■ QUELLENAUSZUG:
►
Der Aufsichtsrat von Volkswagen hat vergangene Woche eine von Konzernchef Herbert Diess konzipierte E-Mobilitäts-Offensive abgesegnet. Das Zentrum der Transformation wird der Standort Zwickau in Sachsen.
Volkswagen will Zwickau zu seinem größten und leistungsfähigsten Elektroauto-Werk machen, zukünftig sollen dort pro Jahr bis zu 330.000 E-Autos vom Band rollen – mehr als an jedem anderen Standort. Aktuell werden in Zwickau noch Golf und Golf Variant gefertigt, ab Ende 2019 läuft mit dem kompakten I.D. der erste Batterie-Pkw an. In der finalen Ausbaustufe sollen in Zwickau sechs E-Modelle von drei Marken produziert werden.
„Mit dem Produktionsstart des I.D. in einem Jahr beginnt für Volkswagen eine neue Ära“, so Thomas Ulbrich, Vorstand für E-Mobilität der Marke Volkswagen. „Wir wollen die E-Mobilität aus der Nische führen und das E-Auto für Millionen von Menschen erschwinglich machen. Grundlage dafür sind große Stückzahlen und eine effiziente Produktion. Deshalb bündeln wir die E-Auto-Produktion in Zwickau und machen das Werk zum Nukleus unserer großen E-Offensive. Als weltweit erster MEB-Standort wird Zwickau eine Vorreiterrolle für diese Zukunftstechnologie übernehmen.“
Alle zukünftig in Zwickau gefertigten Elektroautos basieren auf der neuen MEB-Plattform. Der „Modulare E-Antriebs-Baukasten“ wurde speziell für die alternative Antriebsart entwickelt und soll Elektrofahrzeuge mit größeren Reichweiten, schnelleren Ladezeiten und mehr Platz sowie diverse neue digitale Services ermöglichen. Die MEB-Architektur steht allen Marken des Konzerns zur Verfügung, später möglicherweise auch anderen Herstellern.
◄
■ DATENABSCHNITT:
►
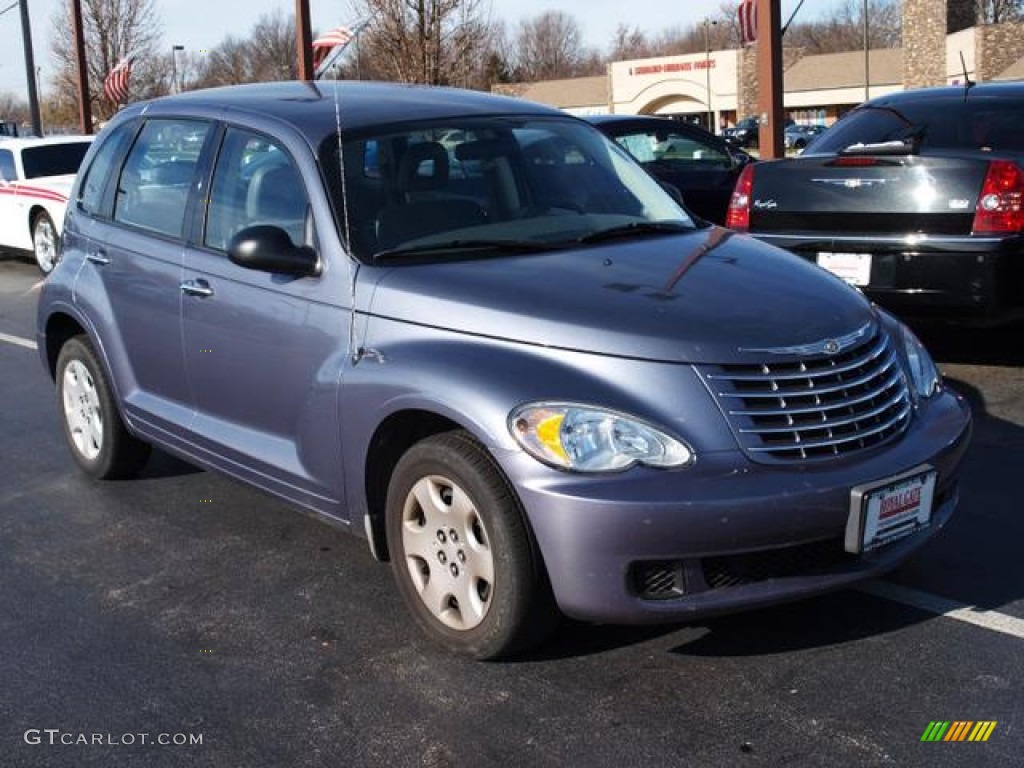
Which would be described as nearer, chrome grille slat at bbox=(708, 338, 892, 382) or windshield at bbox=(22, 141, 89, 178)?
chrome grille slat at bbox=(708, 338, 892, 382)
◄
■ ÜBUNGSAUFGABEN:
(a) Schreiben Sie aus dem Quellenauszug den Abschnitt von „Volkswagen will Zwickau“ bis „Marken produziert werden.“ wortgetreu ab.
(b) Aus welchem Grund bündelt Volkswagen laut dem Quellenauszug die E-Auto-Produktion in Zwickau? Erklären Sie das in ein bis drei Sätzen.

■ LÖSUNGEN:
(a)
Volkswagen will Zwickau zu seinem größten und leistungsfähigsten Elektroauto-Werk machen, zukünftig sollen dort pro Jahr bis zu 330.000 E-Autos vom Band rollen – mehr als an jedem anderen Standort. Aktuell werden in Zwickau noch Golf und Golf Variant gefertigt, ab Ende 2019 läuft mit dem kompakten I.D. der erste Batterie-Pkw an. In der finalen Ausbaustufe sollen in Zwickau sechs E-Modelle von drei Marken produziert werden.

(b) Volkswagen will das E-Auto für Millionen von Menschen erschwinglich machen, und die Grundlage dafür sind große Stückzahlen und eine effiziente Produktion. Deshalb wird die Fertigung in Zwickau gebündelt und das Werk zum Nukleus der großen E-Offensive gemacht.